‘I literally slept with everybody on the street’: Eva Longoria’s Desperate Housewives confession
It was the role that made her famous. Now, Eva Longoria reveals why she won’t watch Desperate Housewives in front of her son.
Eva Longoria is strutting into her 50s with the belief that the best is yet to come.
“I am so excited about it,” the actor enthuses to Stellar of turning 50 in March, when she marked her milestone with a star-studded three-day fun festival in Miami.
“I love my 50-year-old mind! I love my 50-year-old body. I’m excited for the second half of my life.”

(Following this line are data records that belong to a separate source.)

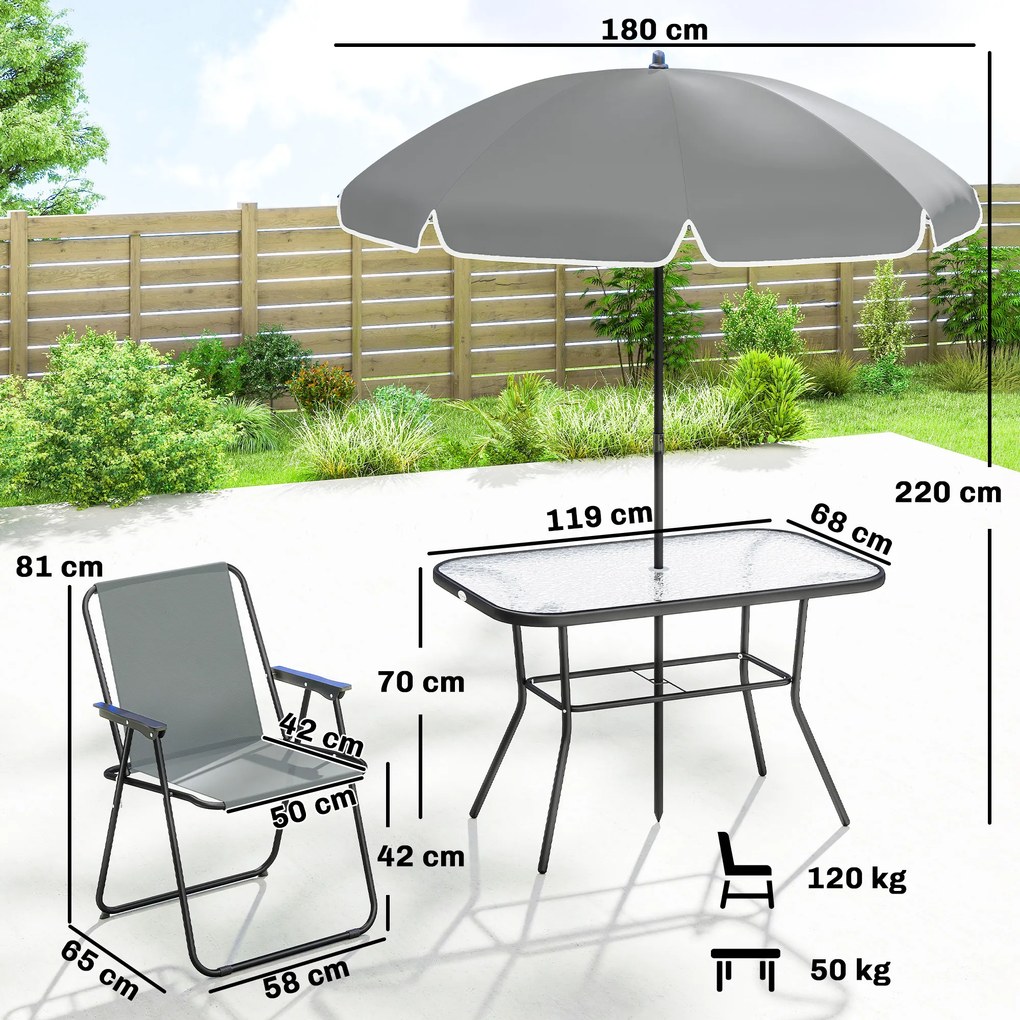 Outsunny Set de Masă de Grădină 8 Piese cu Umbrelă, Set Mobilier Grădină cu 6 Scaune Pliabile, Masă din Sticlă Temperată și Umbrelă pentru Terasă, Gri | Aosom Romania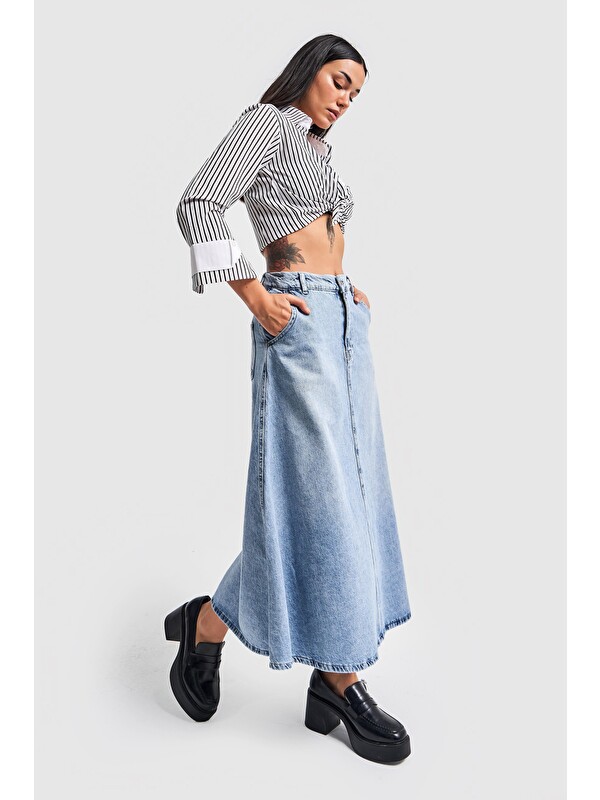 It's Basic Kadın Snow Jean Rengi A Tipi Kesim Denim Etek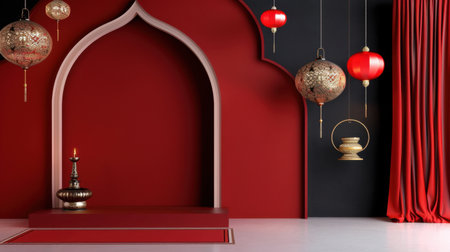 This stunning interior showcases a harmonious blend of red and black colors, featuring elegant lanterns and a richly textured backdrop, perfect for cultural decor.の素材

Longoria has a lot to be excited about. Like her peers Reese Witherspoon and Nicole Kidman, in recent years she has purposefully been leveraging her fame to champion the stories that she is passionate about: executive producing the Apple TV+ series Land of Women and directing her first feature film, Flamin’ Hot.
“It was really an uphill battle to get that made because we don’t get a lot of bio pics from our community,” she says of the latter, an underdog story about the real-life Mexican-American businessman (played by Jesse Garcia) who invented Flamin’ Hot Cheetos while working as a janitor.
“That movie was like a heavy lift. Jesse had to carry that biopic on his back every day and [in] every scene, and the stakes were high. We had to get it right.”
Now Longoria has reunited with Garcia (this time as co-stars) in the new family movie Alexander and the Terrible, Horrible, No Good, Very Bad Road Trip.
Like the 2014 film starring Jennifer Garner, the Disney+ film is loosely based on the popular book by Judith Viorst. Only this time it puts a multi-generational Latino family in the driver’s seat for a road trip plagued by bad luck.
“We were talking to [Alexander co-star] Cheech Marin, who’s an icon in our community [thanks to his comedy double act Cheech and Chong]. Growing up we only had him,” Longoria says of her childhood in Texas as the fourth daughter of parents who were of Mexican descent.
“Representation is always a challenge for women and for people of colour. For a lot of people, and a lot of reasons.
“But now we’re really programming for a global, diverse audience. And I think platforms like Disney and others are recognising that we’ve got to make films and TV for everybody and from different perspectives.”
Now that the film is finally streaming, Longoria looks forward to cuddling up on the couch with her six-year-old son Santiago to watch it.
She’s less enthused about him one day seeing her most famous performance as spoiled Gabrielle Solis on Desperate Housewives.
“I mean, I literally slept with everybody on the street,” she notes with a laugh of her character’s famed bedroom antics before making a surprising admission: “My husband [businessman Jose Baston] has never seen it either.”
And yet, Longoria is “super proud” of the hit series’ legacy, noting that its popularity helped pave the way for more female-led dramas.
Having previously worked predominantly in daytime soaps, Longoria didn’t realise she had a mega-hit on her hands when she first read Marc Cherry’s script.
With nothing comparable on prime time at the time, Longoria recalls that, “I only knew it was super special because it was odd. It was the first time I had read a dramedy, so I didn’t get it.”
Despite her confusion about its unique tone, she pursued it, anyway. “I was so young in my career that I just was like, ‘Yeah, I’ll sign up’, and then [was stunned] to see the global impact that it had.”
The overnight popularity of the prime-time series created huge hype around Longoria and her co-stars Marcia Cross, Felicity Huffman and Teri Hatcher.
While her three co-stars had all weathered the spotlight to varying degrees, the sudden attention was a shock to the system for the less experienced Longoria.
Not long after the show debuted in 2004, she travelled to London – and found herself confused when she was greeted by a queue of people outside her hotel.
When she questioned the staff as to who the crowd was waiting for, Longoria was gobsmacked to learn the assembled fans were hers.
“I said: ‘Is Bono here?’,” she recalls. And they said: ‘No, they are here for you, that’s why they are out there’. I couldn’t believe they would even know me, because I’d never been to London. And that [realisation of the global reach of the show] was really weird and great at the same time.”
Longoria has such fond memories of making the series that she tells Stellar: “I would be the first person” to sign on for a reboot.
“Whether it ever comes to life or not, though, she never tires of talking about her residency on Wisteria Lane.
“I love that when I’m anywhere in the world, people go: ‘Gabby!’” I actually take a lot of pride in that.
“To me, it is just reflective of the impact it had.”
Alexander and the Terrible, Horrible, No Good, Very Bad Road Trip is streaming now on Disney+.